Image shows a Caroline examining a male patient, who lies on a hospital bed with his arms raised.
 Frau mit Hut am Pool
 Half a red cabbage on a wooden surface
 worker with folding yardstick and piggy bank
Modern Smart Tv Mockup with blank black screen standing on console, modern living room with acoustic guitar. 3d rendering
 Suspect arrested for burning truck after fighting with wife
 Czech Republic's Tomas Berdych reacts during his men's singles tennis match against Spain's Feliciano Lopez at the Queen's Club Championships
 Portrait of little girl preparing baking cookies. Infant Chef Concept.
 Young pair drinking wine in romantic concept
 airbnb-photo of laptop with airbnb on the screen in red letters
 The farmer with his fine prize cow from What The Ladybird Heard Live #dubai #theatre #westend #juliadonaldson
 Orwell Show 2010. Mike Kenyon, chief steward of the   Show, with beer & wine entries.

> [What you should do] What you write must match the records above exactly, line for line.

> [Solved exercise]
Image shows a Caroline examining a male patient, who lies on a hospital bed with his arms raised.
 Frau mit Hut am Pool
 Half a red cabbage on a wooden surface
 worker with folding yardstick and piggy bank
Modern Smart Tv Mockup with blank black screen standing on console, modern living room with acoustic guitar. 3d rendering
 Suspect arrested for burning truck after fighting with wife
 Czech Republic's Tomas Berdych reacts during his men's singles tennis match against Spain's Feliciano Lopez at the Queen's Club Championships
 Portrait of little girl preparing baking cookies. Infant Chef Concept.
 Young pair drinking wine in romantic concept
 airbnb-photo of laptop with airbnb on the screen in red letters
 The farmer with his fine prize cow from What The Ladybird Heard Live #dubai #theatre #westend #juliadonaldson
 Orwell Show 2010. Mike Kenyon, chief steward of the   Show, with beer & wine entries.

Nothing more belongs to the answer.